• _TASKS_
[1] In the piece on vertical gardening, how many levels high must the students' vertical garden be at minimum?
[2] From the piece on vertical gardening, extract the part that opens with the words containing "Prior to, or" and closes with "bamboo and twine.".
[3] Continue the piece on vertical gardening from the point where it stops.

[[ EXTRACT TO READ, beginning ]]

Earlier this week I presented at the Hillsborough County STEM Academy about growing vertical. I gave a summary of a STEM (Science, Technology, Engineering, and Mathematics) lesson titled, “Vertical Farming: How to Feed 9 Billion People.” The lesson is aligned with the state’s math and science 7th grade curriculum. I was happily surprised when not only 7th grade teachers attended but also first grade teachers through high school. These teachers took part because they understand the importance of inspiring future gardeners.
The lesson provides participants with everyday household objects including 8” x 8” aluminum pans, Dixie cups, string, duct tape, wooden dowels, soil and seeds. The lesson challenges students to make a vertical garden at least three levels high. One of the goals of the lesson is for the students to learn that you can grow much more food vertically than horizontally, when given the same amount of space. Growing up will most likely be necessary by 2050 when the human population is estimated to reach 9 billion.
Growing vertically in our modern day garden has many benefits, one of which is the ability to save space, as seen in the STEM lesson. Growing up, also means an increase in accessibility – you will not have to keep bending down to harvest. Getting the plants up off the ground can also improve air circulation. This helps with the health of the plants and reduces pest and disease problems. Growing vertically also minimizes damage due to animals digging up gardens on the ground. Since growing up saves space, you can grow a wider range of varieties and cultivars.
Prior to, or at the time of seeding, you should install a structure that your vining, twining edibles can latch onto for support. When edibles such as pole beans, peas and tomatoes have support they will produce a higher quality crop which is easier to harvest. In addition to recycling headboards and the bottom grates of old bird cages into trellises; I have been known to use more traditional materials such as bamboo and twine.

[[ EXTRACT TO READ, end ]]
[[ DATASET RECORDS, beginning ]]

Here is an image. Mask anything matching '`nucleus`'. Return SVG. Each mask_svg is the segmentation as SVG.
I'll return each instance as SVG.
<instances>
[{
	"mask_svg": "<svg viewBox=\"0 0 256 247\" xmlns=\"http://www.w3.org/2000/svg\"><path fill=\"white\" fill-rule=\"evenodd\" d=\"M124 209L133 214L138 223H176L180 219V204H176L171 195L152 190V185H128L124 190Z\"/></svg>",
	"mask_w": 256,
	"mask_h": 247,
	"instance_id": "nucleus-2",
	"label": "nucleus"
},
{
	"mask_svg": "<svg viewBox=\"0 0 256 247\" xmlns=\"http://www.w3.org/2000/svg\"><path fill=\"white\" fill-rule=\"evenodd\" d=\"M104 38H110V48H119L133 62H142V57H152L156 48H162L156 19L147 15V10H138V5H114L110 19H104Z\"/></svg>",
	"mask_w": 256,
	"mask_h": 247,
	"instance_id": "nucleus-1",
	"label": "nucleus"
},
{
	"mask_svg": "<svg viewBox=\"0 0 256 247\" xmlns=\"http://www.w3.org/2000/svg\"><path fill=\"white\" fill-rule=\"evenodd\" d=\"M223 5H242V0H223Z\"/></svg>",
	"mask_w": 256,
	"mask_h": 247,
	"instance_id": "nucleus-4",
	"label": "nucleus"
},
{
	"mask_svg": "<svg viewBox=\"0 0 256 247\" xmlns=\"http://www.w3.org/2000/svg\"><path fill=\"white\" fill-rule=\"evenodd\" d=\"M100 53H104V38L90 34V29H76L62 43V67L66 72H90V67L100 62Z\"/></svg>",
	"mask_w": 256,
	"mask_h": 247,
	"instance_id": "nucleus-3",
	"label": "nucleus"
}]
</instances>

[[ DATASET RECORDS, end ]]

• _ANSWERS TO THIS EXERCISE_
[1] At least three levels high.

[2]
Prior to, or at the time of seeding, you should install a structure that your vining, twining edibles can latch onto for support. When edibles such as pole beans, peas and tomatoes have support they will produce a higher quality crop which is easier to harvest. In addition to recycling headboards and the bottom grates of old bird cages into trellises; I have been known to use more traditional materials such as bamboo and twine.

[3]
Using a total of seven pieces of bamboo roughly 6’ or longer and string, you can create a sturdy double –teepee string trellis. Make three bamboo poles into a tripod for each side of the trellis. Use the seventh bamboo pole to connect the two tripods. Tie the string vertically and horizontally to provide support. You can then transplant or seed directly at the bottom of each vertical string. Using biodegradable string or twine allows you to cut all the string off at the end of the season and compost the dying plants as well. Storing the bamboo stakes in a barn or carport will extend their life for a few years.
Another option is to tie five or more bamboo or wooden stakes together several inches from the top. The poles should be 6’ or longer. Create a teepee structure and add twine between the poles for extra support. To ensure the teepee is sturdy stick each pole into the soil at least 4 to 6 inches.
Here are some edibles that you should start staking today.
Although bush beans grow easily and produce pods quickly, pole beans, which require something to climb and twine on, produce heavier yields through a longer season. As an added bonus you don’t need to bend down to pick them. For more structure ideas on growing beans, check out Monica Brandies article in the Jan/Feb 2015 issue of FG.
Unlike beans, peas have tendrils, which fasten themselves to items in your garden such as strings, wire, netting and other plants. Vining and climbing peas will benefit greatly from a trellis or vertical strings to climb on. If your structure doesn’t touch the ground, stick pea stakes – or twigs, brush – along the row to assist them in reaching the trellis.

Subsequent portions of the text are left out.